[Excerpted records — start]
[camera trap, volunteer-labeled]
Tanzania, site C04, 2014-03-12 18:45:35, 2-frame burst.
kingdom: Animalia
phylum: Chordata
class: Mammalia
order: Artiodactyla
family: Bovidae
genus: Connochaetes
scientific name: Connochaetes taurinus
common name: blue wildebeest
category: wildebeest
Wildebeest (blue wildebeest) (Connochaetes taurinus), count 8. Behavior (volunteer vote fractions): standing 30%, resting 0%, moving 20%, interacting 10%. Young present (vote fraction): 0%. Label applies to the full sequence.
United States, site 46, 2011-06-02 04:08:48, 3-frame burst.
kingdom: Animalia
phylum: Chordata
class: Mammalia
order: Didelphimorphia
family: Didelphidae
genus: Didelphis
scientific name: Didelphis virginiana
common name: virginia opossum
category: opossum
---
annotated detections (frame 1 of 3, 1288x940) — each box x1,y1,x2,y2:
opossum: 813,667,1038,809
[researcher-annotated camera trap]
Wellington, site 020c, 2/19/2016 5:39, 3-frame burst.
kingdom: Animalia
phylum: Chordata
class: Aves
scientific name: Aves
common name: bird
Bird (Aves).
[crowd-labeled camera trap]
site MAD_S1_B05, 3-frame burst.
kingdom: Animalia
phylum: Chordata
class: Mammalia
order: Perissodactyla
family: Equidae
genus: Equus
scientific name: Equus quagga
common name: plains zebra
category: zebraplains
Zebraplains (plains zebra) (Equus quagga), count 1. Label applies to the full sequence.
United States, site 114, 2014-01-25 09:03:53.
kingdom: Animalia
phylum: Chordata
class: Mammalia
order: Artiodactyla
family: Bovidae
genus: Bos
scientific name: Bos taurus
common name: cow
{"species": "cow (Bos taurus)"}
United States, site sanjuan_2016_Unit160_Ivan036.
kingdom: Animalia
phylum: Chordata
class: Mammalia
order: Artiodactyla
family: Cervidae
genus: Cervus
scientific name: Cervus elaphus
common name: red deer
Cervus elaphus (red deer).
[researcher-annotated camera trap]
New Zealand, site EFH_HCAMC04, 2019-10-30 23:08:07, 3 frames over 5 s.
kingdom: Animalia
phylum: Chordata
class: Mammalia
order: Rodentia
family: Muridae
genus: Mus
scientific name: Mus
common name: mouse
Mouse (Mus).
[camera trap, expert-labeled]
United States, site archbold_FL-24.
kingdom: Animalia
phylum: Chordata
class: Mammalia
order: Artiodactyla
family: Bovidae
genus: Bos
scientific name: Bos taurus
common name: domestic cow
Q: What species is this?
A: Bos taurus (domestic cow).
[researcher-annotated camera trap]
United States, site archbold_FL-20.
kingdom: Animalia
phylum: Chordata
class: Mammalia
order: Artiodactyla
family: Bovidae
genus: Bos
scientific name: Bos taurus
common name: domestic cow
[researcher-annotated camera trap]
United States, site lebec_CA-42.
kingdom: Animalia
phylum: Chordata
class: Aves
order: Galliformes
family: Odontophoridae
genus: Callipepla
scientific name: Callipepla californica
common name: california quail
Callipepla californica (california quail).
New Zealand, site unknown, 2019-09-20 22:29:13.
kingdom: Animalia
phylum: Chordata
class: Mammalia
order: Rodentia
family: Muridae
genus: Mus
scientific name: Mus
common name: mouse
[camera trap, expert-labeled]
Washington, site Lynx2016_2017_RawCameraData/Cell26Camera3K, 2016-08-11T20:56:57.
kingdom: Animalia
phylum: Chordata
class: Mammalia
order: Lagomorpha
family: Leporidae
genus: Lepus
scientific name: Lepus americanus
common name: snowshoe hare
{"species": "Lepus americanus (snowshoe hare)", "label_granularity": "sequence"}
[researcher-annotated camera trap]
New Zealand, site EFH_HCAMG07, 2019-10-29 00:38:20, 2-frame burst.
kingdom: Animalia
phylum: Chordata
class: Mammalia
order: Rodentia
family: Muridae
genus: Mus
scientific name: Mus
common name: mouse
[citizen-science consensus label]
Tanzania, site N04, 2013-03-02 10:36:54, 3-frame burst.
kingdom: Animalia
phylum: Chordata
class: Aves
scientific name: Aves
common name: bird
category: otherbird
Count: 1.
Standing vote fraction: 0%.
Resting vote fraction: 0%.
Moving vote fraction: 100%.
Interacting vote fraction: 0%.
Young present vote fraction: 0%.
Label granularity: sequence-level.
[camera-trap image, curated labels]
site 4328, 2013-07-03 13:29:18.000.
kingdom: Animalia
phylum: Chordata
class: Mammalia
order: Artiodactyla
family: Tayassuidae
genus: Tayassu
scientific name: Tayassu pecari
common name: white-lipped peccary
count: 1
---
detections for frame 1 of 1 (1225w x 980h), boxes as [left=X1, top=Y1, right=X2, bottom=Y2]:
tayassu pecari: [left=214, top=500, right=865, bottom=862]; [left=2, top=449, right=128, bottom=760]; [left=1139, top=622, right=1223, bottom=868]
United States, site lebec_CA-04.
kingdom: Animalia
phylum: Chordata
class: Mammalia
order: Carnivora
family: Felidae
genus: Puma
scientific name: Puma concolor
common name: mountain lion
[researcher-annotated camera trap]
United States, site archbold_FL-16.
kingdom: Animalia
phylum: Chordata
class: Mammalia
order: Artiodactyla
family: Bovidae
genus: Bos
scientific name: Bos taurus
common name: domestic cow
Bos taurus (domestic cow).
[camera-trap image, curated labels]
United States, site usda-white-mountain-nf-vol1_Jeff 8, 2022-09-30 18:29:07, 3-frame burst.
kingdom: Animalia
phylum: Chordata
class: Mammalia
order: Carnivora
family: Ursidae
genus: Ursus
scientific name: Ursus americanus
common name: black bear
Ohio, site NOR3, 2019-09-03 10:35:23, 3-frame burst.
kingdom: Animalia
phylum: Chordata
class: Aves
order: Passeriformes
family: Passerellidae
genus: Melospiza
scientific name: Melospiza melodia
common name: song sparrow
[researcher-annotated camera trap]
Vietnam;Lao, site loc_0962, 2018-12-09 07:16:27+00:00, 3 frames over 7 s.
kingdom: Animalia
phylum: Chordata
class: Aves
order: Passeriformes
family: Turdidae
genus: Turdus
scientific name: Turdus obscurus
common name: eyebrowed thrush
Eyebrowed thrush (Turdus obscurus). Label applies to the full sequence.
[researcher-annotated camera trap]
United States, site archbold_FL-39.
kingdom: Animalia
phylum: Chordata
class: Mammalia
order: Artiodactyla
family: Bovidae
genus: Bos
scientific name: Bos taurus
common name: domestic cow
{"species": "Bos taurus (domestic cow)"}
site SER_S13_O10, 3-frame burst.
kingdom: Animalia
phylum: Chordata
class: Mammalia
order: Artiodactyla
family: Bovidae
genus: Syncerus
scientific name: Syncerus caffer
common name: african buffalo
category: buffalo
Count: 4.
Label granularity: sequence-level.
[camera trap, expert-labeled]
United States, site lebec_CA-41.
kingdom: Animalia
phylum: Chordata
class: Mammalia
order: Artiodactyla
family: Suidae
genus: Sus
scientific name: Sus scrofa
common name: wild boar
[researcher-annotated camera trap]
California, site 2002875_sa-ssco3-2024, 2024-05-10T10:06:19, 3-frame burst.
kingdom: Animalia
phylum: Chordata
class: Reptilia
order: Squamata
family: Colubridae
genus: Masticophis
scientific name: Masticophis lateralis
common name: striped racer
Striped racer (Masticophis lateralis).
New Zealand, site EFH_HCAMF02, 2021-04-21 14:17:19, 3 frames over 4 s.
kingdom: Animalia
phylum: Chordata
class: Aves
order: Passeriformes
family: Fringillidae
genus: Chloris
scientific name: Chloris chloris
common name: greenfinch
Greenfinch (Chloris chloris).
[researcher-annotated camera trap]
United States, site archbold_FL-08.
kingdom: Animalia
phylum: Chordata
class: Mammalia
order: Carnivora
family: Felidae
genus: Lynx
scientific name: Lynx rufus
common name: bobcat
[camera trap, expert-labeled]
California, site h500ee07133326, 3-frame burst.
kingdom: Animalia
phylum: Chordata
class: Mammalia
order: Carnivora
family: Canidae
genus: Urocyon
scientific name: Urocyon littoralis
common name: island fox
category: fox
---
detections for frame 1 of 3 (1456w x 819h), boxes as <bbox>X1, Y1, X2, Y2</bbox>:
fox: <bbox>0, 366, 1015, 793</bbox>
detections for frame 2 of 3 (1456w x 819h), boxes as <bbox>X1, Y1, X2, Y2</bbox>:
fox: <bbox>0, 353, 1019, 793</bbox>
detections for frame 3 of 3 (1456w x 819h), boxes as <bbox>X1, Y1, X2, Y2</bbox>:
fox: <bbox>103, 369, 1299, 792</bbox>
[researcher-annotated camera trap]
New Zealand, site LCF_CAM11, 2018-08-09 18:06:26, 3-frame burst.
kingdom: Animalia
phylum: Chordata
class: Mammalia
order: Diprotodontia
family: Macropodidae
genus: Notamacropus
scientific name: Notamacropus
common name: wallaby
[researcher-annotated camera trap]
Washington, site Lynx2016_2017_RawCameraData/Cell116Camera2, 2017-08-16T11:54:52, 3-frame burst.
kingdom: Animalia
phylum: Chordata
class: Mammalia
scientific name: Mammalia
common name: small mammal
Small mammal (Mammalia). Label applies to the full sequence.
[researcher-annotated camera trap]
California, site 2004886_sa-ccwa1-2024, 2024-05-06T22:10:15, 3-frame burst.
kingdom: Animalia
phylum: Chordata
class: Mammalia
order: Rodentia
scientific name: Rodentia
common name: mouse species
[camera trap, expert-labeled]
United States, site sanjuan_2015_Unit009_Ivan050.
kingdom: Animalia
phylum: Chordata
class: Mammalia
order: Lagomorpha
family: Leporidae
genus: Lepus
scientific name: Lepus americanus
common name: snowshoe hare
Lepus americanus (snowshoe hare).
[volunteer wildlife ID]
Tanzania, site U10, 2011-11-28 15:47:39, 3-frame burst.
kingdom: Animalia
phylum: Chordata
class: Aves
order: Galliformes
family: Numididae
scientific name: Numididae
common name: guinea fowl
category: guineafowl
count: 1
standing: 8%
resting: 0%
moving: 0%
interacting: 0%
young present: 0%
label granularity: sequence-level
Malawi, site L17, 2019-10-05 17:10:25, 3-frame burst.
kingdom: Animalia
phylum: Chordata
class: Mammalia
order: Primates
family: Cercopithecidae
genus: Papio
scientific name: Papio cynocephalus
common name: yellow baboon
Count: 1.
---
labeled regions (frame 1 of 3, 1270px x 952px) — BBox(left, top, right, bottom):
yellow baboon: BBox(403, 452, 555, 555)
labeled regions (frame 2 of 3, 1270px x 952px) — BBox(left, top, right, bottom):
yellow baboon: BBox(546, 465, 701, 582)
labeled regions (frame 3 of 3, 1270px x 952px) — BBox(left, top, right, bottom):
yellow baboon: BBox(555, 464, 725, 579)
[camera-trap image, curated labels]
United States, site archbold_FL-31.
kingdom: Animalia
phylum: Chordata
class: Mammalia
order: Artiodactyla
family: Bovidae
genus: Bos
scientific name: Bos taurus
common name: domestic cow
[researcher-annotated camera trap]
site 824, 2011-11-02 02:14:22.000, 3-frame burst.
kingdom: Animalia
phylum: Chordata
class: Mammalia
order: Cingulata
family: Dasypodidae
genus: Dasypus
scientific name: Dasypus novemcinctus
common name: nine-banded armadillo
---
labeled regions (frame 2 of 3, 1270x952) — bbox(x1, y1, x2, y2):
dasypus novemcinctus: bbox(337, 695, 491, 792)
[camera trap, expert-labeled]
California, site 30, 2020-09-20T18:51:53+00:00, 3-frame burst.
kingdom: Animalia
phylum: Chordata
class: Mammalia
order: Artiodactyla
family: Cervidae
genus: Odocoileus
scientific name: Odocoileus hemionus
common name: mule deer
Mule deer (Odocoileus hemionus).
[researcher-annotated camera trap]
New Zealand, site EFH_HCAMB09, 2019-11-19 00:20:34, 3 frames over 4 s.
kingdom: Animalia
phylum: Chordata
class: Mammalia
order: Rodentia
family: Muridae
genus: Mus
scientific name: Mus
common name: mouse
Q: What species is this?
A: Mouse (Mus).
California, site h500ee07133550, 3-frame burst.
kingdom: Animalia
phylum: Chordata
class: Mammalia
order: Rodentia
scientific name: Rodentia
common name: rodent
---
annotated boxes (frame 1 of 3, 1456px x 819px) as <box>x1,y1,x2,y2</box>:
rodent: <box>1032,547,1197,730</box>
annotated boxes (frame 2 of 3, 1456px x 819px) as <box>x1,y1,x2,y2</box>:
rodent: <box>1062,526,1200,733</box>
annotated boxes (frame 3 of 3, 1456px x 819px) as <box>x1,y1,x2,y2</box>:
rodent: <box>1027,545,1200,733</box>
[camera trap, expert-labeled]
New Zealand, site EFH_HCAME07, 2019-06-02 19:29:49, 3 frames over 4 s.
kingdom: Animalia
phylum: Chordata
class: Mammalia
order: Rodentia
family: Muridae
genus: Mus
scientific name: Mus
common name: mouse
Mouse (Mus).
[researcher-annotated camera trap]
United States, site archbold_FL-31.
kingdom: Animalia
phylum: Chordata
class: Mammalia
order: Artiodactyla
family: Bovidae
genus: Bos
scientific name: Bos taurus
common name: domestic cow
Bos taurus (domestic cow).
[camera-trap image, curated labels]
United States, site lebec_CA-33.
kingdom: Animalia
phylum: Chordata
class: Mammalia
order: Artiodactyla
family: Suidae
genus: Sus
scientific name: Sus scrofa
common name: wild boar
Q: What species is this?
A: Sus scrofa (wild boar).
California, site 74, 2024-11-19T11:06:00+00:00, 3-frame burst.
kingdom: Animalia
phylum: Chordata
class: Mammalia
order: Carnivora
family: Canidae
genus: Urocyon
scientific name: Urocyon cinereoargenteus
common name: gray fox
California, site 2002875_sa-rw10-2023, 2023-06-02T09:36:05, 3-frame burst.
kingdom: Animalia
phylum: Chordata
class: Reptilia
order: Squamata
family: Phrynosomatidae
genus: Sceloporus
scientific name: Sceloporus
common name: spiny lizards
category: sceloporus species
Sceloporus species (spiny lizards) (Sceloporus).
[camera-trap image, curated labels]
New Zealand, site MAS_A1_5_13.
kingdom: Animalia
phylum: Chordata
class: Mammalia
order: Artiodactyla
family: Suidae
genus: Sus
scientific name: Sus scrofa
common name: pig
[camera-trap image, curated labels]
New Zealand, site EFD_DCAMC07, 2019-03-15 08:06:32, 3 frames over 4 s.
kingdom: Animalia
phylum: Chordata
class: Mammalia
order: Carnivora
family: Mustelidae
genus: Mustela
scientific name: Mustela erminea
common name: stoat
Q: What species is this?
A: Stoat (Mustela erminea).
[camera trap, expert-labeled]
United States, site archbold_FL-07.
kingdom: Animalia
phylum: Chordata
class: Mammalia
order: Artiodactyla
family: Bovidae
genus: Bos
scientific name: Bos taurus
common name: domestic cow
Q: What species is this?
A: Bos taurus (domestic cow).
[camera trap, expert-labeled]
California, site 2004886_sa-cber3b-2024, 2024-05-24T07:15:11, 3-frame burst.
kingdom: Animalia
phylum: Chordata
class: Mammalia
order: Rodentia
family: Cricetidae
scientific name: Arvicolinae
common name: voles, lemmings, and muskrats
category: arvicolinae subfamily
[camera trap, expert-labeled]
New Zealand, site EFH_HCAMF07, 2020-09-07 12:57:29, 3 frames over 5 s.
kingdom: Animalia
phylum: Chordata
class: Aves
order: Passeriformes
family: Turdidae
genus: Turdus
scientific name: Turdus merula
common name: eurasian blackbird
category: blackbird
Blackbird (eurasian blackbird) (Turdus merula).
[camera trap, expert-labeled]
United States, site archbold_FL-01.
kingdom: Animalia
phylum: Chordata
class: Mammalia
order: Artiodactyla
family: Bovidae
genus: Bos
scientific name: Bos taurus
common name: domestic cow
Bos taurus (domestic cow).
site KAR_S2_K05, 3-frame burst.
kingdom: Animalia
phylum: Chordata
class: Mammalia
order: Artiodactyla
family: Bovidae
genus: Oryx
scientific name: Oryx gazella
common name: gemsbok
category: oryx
[Excerpted records — finish]
* Task goal
Lines holding the word "over" should be copied from the entries above.

* Result of this exercise
New Zealand, site EFH_HCAMC04, 2019-10-30 23:08:07, 3 frames over 5 s.
Vietnam;Lao, site loc_0962, 2018-12-09 07:16:27+00:00, 3 frames over 7 s.
New Zealand, site EFH_HCAMF02, 2021-04-21 14:17:19, 3 frames over 4 s.
New Zealand, site EFH_HCAMB09, 2019-11-19 00:20:34, 3 frames over 4 s.
New Zealand, site EFH_HCAME07, 2019-06-02 19:29:49, 3 frames over 4 s.
New Zealand, site EFD_DCAMC07, 2019-03-15 08:06:32, 3 frames over 4 s.
New Zealand, site EFH_HCAMF07, 2020-09-07 12:57:29, 3 frames over 5 s.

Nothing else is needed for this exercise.